He looked like a fourth Pep Boy. He wore a pencil moustache, a crew cut, and owlish black glasses. The cigar, I’m probably making up. And that voice! Brooklyn or the Bronx, whichever one’s thicker. He used it to talk about books the way a great sports-talk host talks about sports: volubly, without repetition, as if nothing else in the world could matter. He was Matthew J. Bruccoli, and he was one of the best friends American literature and The Big Read, and any of his friends, ever had.

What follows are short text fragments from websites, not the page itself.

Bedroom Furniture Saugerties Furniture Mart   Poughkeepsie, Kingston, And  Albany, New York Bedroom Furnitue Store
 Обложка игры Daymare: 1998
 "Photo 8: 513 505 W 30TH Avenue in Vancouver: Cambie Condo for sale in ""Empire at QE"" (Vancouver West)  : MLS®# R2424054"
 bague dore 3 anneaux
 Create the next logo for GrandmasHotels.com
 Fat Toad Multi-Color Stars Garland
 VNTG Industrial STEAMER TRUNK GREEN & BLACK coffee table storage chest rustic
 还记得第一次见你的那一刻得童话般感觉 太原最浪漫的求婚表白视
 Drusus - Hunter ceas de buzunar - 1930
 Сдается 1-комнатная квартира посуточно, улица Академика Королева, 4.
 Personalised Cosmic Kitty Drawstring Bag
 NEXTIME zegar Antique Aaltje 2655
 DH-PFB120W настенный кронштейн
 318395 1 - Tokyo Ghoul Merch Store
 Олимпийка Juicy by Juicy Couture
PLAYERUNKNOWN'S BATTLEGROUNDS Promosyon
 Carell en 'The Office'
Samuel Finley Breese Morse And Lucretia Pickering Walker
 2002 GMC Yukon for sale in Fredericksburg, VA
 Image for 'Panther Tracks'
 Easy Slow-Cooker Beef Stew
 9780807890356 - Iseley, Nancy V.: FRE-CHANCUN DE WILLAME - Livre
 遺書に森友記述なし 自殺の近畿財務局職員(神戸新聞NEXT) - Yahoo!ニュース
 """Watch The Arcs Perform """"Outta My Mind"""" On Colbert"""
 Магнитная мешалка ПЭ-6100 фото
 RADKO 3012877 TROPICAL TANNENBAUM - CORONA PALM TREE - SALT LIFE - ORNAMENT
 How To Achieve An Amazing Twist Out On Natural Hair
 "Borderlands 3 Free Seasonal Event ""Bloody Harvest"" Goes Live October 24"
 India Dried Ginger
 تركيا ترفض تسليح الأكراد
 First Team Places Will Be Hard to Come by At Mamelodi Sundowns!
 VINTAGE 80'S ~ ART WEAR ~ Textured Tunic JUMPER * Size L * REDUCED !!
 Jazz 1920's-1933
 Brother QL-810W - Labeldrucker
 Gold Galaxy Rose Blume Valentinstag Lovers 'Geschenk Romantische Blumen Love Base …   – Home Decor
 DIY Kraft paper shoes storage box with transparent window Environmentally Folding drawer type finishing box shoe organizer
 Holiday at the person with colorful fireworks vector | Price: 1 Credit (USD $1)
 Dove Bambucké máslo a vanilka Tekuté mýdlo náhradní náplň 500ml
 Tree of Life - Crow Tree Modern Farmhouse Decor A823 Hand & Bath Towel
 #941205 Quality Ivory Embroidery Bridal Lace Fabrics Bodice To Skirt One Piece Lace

I first encountered Matt Bruccoli years before I met him, as the author of the Fitzgerald biography Some Sort of Epic Grandeur. Leave it to Matt, with his encyclopedic, even Googolic knowledge of Fitzgerald’s every word, to pick out from that treasurehouse the perfect, emblematic, unforgettable title.

matt Bruccoli at his desk

Matthew Bruccoli. Photo courtesy of the University of South Carolina.

 

Meeting him had to wait until years later, not long after I arrived from the San Francisco Chronicle to become program director of The Big Read. Dan in audio was putting together one of our first Big Read CDs, about The Great Gatsby, and I just knew we had to get Bruccoli. It wasn’t easy. Arch-bibliophile that he is, Matt had taken to email like a duck to buckshot. Somehow, though, through a forest of intermediaries, I got through to him and, with a nervousness that looks absurd in retrospect, finally winkled him out of South Carolina and into the Big Read office.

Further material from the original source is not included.